A remarkable result connects Borda to modern RLHF:

Important

Theorem (DPO-Borda Equivalence): Assume responses \(y, y'\) are drawn from \(\pi_{\text{ref}}(\cdot \mid x)\). The DPO-optimal policy satisfies:

\[ \frac{\pi_{\text{DPO}}(y \mid x)}{\pi_{\text{ref}}(y \mid x)} \propto \text{(weighted Borda score of } y \text{)} \]

DPO upweights responses proportionally to their Borda scores — it finds the response that wins the most head-to-head matchups.

Rafailov et al. (2023)

DPO-Borda: Proof Sketch

The DPO loss is: \[ \mathcal{L}_{\text{DPO}}(\pi) = -\mathbb{E}_{x,y,y'}\Big[\bar{\sigma}(\Delta r^*) \cdot \log \sigma\big(\beta \log \tfrac{\hat{\pi}(y' \mid x)}{\hat{\pi}(y \mid x)}\big) + \cdots\Big] \]

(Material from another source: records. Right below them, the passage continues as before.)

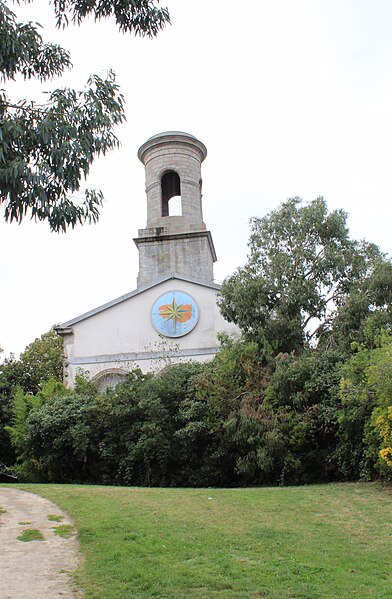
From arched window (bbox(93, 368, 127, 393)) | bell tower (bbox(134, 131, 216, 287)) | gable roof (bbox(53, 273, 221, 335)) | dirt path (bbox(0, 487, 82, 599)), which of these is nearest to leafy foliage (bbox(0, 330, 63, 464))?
arched window (bbox(93, 368, 127, 393))

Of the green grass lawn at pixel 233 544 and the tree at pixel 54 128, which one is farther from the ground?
the tree at pixel 54 128

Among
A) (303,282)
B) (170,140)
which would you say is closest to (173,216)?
(170,140)

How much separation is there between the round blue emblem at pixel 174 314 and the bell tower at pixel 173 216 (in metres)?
2.01

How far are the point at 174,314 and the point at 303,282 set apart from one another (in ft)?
28.7

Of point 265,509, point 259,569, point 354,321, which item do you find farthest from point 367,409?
point 259,569

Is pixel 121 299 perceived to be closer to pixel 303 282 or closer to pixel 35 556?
pixel 303 282

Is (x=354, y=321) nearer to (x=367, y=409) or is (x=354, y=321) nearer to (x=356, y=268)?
(x=356, y=268)

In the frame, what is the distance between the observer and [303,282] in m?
20.4

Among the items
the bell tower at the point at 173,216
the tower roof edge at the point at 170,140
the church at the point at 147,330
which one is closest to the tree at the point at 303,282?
the church at the point at 147,330

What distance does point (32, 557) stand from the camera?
824 cm

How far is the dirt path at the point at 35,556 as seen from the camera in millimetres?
6797

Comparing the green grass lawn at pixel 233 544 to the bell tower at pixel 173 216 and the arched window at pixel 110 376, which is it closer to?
the arched window at pixel 110 376

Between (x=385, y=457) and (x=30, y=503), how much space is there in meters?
7.85

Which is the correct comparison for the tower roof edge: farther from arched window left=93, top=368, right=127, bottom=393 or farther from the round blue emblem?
arched window left=93, top=368, right=127, bottom=393
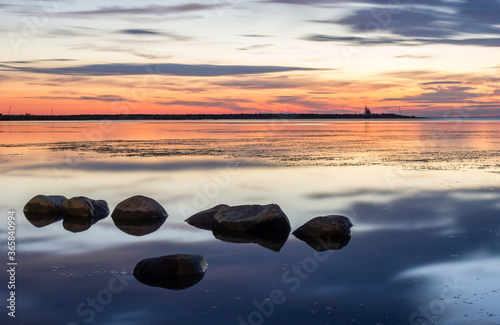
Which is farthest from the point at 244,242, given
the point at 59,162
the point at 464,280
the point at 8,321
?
the point at 59,162

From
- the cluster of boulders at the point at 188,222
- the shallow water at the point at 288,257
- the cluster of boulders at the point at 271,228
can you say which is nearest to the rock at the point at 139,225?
the cluster of boulders at the point at 188,222

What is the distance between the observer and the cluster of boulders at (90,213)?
47.4ft

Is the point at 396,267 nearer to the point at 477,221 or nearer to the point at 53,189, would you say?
the point at 477,221

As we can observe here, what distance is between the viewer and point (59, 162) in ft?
94.6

Taking the gradient and setting to zero: \[ \mathbb{E}_{y' \sim \hat{\pi}}\Big[\sigma\big(\beta \log \tfrac{\pi(y \mid x)}{\pi(y' \mid x)}\big)\Big] = \underbrace{\mathbb{E}_{y' \sim \mathcal{D}}\big[\bar{\sigma}(\Delta r^*(x, y', y))\big]}_{\text{Borda score of } y} \]

The RHS is the expected win rate of \(y\) against a random alternative — exactly its Borda score.

DPO-Borda: What It Means

Social choice interpretation of DPO:

  • DPO aggregates pairwise human preferences using the Borda count
  • It finds the policy that upweights responses by how often they would win head-to-head

Implications:

  • DPO inherits Borda’s strengths: Pareto efficient, non-dictatorial, satisfies IIA’
  • DPO inherits Borda’s weakness: violates IIA — adding a new response candidate can change rankings
  • The reference policy \(\pi_{\text{ref}}\) determines the weighting of comparisons

Multi-Issue Voting

Real-world decisions often involve multiple independent issues.

Example in RLHF: Optimize for helpfulness, harmlessness, and honesty simultaneously.

Question: Can we aggregate each criterion independently?

Voting by Committees

Note

Definition: A voting scheme is voting by committees if for each object \(x \in K\), there exists a committee \(C_x\) with winning coalitions \(W_x\) such that:

The outcome includes \(x\) \(\iff\) \(\{i : x \in B(\succ_i)\} \in W_x\)

where \(B(\succ_i)\) is voter \(i\)’s top-ranked subset.

Each issue is decided independently by its own committee — a natural decomposition.

Separable Preferences

Note

Definition: A preference \(\succ\) on \(2^K\) is separable if for all \(A \subseteq K\) and \(x \notin A\):

\[ A \cup \{x\} \succ A \quad \Longleftrightarrow \quad x \in G(\succ) \]

where \(G(\succ) = \{x \in K : \{x\} \succ \emptyset\}\) is the set of “good” objects.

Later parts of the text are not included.